---------- THE INPUT
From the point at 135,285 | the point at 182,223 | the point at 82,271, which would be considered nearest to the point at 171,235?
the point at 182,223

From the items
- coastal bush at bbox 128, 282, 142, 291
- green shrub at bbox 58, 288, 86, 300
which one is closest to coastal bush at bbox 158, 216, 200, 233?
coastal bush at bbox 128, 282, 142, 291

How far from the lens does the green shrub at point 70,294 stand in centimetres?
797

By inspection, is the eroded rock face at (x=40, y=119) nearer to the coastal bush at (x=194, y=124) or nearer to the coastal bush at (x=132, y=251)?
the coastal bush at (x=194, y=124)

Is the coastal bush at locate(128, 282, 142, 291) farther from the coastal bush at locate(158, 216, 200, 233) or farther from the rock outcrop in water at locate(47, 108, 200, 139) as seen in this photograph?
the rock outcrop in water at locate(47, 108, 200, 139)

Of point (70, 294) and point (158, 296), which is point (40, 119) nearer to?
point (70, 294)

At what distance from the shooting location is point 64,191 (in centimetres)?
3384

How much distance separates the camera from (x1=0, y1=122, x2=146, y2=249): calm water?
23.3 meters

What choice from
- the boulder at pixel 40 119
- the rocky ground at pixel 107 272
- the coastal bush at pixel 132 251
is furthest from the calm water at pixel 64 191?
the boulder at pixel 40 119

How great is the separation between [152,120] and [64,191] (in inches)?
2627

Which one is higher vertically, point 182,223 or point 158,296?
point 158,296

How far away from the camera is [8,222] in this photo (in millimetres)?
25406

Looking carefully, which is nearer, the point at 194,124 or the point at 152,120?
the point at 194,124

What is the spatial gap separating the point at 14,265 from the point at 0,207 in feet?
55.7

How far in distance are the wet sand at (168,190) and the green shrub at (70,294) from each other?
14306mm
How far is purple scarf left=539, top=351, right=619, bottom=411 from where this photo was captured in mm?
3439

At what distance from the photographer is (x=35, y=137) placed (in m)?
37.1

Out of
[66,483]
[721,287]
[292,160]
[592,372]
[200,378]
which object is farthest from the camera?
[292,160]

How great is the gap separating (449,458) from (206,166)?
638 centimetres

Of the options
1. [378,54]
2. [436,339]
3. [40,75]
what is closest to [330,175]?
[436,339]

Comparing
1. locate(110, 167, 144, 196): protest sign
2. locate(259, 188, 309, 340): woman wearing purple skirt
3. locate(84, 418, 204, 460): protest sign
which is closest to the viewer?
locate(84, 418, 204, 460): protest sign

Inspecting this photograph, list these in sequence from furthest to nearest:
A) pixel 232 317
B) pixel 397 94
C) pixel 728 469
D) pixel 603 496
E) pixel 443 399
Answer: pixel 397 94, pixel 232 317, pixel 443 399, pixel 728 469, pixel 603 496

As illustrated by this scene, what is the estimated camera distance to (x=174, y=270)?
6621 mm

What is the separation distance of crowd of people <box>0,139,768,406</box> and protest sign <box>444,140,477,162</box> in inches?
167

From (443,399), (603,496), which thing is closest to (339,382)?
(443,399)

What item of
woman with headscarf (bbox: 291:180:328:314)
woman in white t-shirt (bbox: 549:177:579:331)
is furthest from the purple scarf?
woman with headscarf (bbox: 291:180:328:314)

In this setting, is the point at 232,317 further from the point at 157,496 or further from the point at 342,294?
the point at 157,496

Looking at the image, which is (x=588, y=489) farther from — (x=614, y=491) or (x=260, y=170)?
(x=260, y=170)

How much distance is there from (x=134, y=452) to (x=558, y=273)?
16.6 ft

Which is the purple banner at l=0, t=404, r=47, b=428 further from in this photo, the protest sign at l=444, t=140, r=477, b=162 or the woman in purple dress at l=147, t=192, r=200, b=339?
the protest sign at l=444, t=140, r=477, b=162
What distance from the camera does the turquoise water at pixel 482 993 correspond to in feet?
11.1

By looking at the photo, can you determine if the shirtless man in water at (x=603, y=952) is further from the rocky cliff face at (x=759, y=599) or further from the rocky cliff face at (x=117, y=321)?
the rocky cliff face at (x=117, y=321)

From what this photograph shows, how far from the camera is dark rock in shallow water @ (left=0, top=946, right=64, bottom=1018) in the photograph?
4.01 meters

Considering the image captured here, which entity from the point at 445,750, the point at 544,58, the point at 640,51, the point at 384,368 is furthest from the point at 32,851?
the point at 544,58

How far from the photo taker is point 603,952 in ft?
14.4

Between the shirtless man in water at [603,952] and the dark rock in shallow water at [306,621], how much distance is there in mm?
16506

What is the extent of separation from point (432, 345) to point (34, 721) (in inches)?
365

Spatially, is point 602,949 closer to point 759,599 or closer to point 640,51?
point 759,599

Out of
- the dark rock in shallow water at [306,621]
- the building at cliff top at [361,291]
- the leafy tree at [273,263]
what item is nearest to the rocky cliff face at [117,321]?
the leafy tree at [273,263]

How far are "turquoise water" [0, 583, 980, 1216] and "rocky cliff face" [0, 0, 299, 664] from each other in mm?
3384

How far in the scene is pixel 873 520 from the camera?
--------------------
• **TASK DETAILS**:
Copy the entries verbatim, from the line containing "How great is the gap" through the line containing "4.01 meters", including both of those lines.

• **EXERCISE RESULT**:
How great is the gap separating (449,458) from (206,166)?
638 centimetres

Of the options
1. [378,54]
2. [436,339]
3. [40,75]
what is closest to [330,175]?
[436,339]

Comparing
1. locate(110, 167, 144, 196): protest sign
2. locate(259, 188, 309, 340): woman wearing purple skirt
3. locate(84, 418, 204, 460): protest sign
which is closest to the viewer?
locate(84, 418, 204, 460): protest sign

Inspecting this photograph, list these in sequence from furthest to nearest:
A) pixel 232 317
B) pixel 397 94
C) pixel 728 469
D) pixel 603 496
E) pixel 443 399
Answer: pixel 397 94, pixel 232 317, pixel 443 399, pixel 728 469, pixel 603 496

As illustrated by this scene, what is the estimated camera distance to (x=174, y=270)?
6621 mm

What is the separation distance of crowd of people <box>0,139,768,406</box> and protest sign <box>444,140,477,162</box> in inches?
167

From (443,399), (603,496), which thing is closest to (339,382)?
(443,399)

What item of
woman with headscarf (bbox: 291:180:328:314)
woman in white t-shirt (bbox: 549:177:579:331)
is furthest from the purple scarf?
woman with headscarf (bbox: 291:180:328:314)

In this setting, is the point at 232,317 further from the point at 157,496 or further from the point at 342,294?
the point at 157,496

Looking at the image, which is (x=588, y=489) farther from — (x=614, y=491) or (x=260, y=170)?
(x=260, y=170)

How much distance is there from (x=134, y=452) to (x=558, y=273)?
16.6 ft

Which is the purple banner at l=0, t=404, r=47, b=428 further from in this photo, the protest sign at l=444, t=140, r=477, b=162 or the woman in purple dress at l=147, t=192, r=200, b=339?
the protest sign at l=444, t=140, r=477, b=162
What distance from the camera does the turquoise water at pixel 482 993 correspond to in feet?
11.1

By looking at the photo, can you determine if the shirtless man in water at (x=603, y=952) is further from the rocky cliff face at (x=759, y=599) or further from the rocky cliff face at (x=117, y=321)?
the rocky cliff face at (x=117, y=321)

From what this photograph shows, how far from the camera is dark rock in shallow water @ (left=0, top=946, right=64, bottom=1018) in the photograph?
4.01 meters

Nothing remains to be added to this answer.